Skeptics and advocates are of the view that, the international community is unwilling to act evenhandedly in the mediation or facilitation to resolve the ethnic conflict. This they state, was due to the attitude of the infinitely intolerant hard-line government and of the unpredictable nature of the Liberation Tigers of Tamil Eelam (LTTE). Conditions set out for talks, both by the Government, as well as by the LTTE, according to diplomatic perceptions, do not fully reflect any reality. Hence the international communities, adopted "wait and see" approach, until preternatural conditions given up and a clear consensus of opinion emerges for a negotiated settlement in the midst of the government leaders and the Tamil militant organization.
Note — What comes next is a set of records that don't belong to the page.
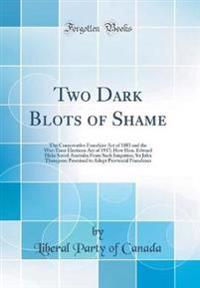 Two Dark Blots of Shame: The Conservative Franchise Act of 1885 and the War-Time Elections Act of 1917; How Hon. Edward Blake Saved Australia f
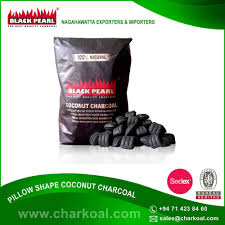 Best Instant Light Charcoal Instant Light Smokeless Restaurant Pillow Barbecue Charcoal From Biggest Charcoal Manufacturer Buy Barbecue Charcoal Thai Charcoal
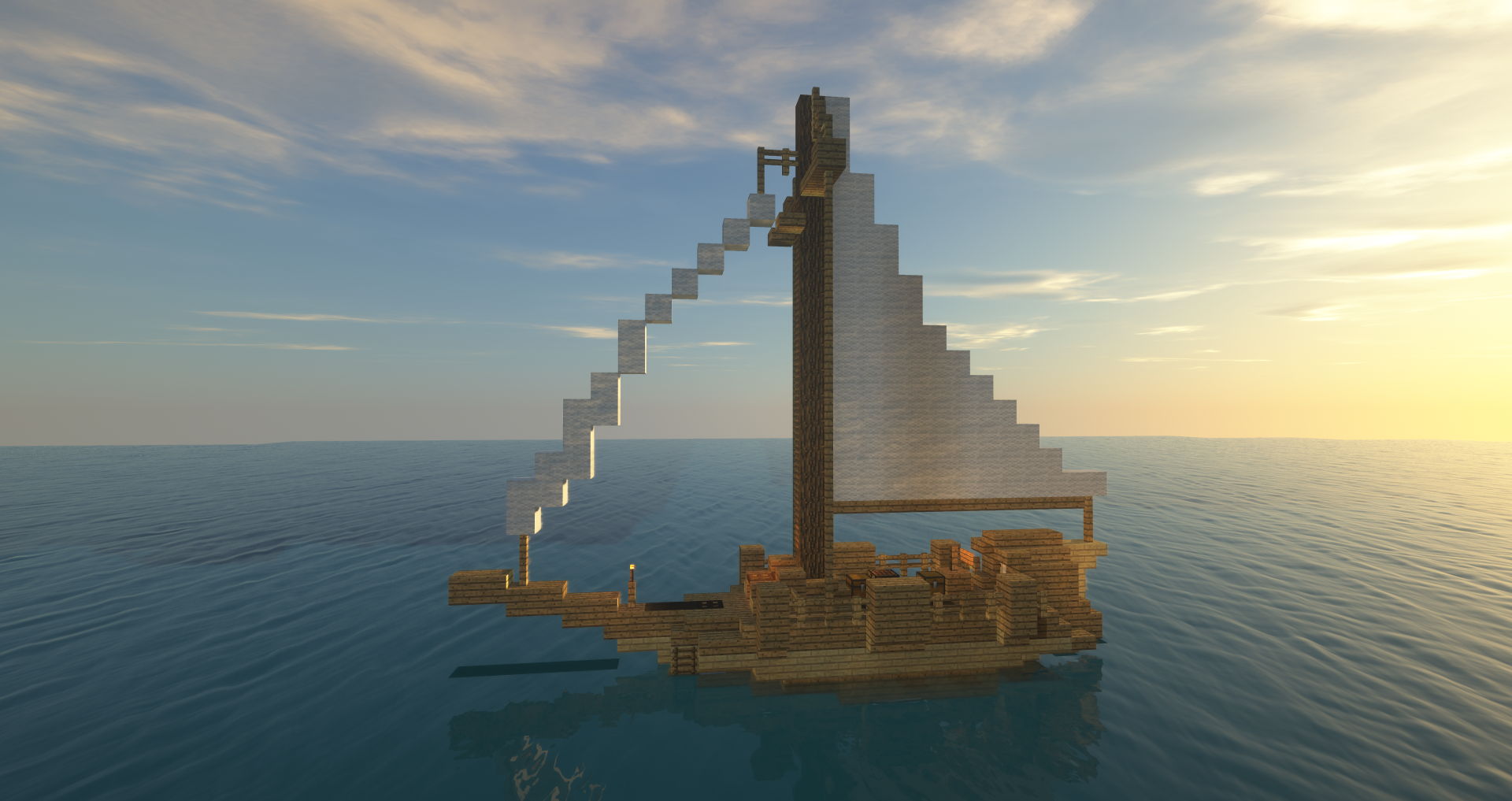Moving Ships - PirateCraft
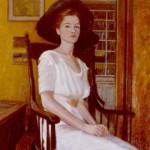 Tanya in Edwardian Dress: Oil on canvas. Size: 30 x 20in (76 x 51cm)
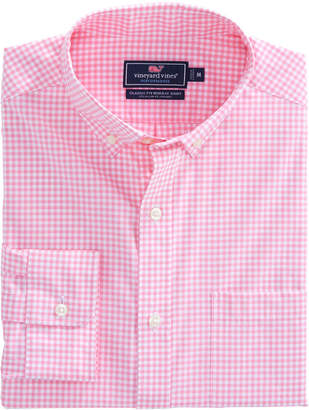 Vineyard Vines Seaglass Gingham Performance Classic Murray Shirt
Time and again, whenever Tamils' leaderships entered into an agreement with the Sinhalese political leaders, the Sinhalese leaders were deceitful and had gone back on their words, amounted to deleterious acts. Thus they have a sordid history of deceptively reneging agreements.

It all started with S.W.R.D. Bandaranaike, the then Prime Minister, who was the father of the present President. With the view to bring about a solution to the ethnic problem, in 1957, he entered into an agreement, "Banda-Chelva Pact," with S.J.V.Chelvanayagam, the leader of the Ilankai Tamil Arasu Kadchi (Federal Party). Later, on 9 April 1958, saffron robed Buddhist clergies and Sinhalese chauvinists, assembled in front of his private residence, and agitated against the any implementation of the Banda-Chelva Pact. Bandaranaike, with the view to appease the Sinhalese Buddhist chauvinists, unilaterally tore and canceled the agreement.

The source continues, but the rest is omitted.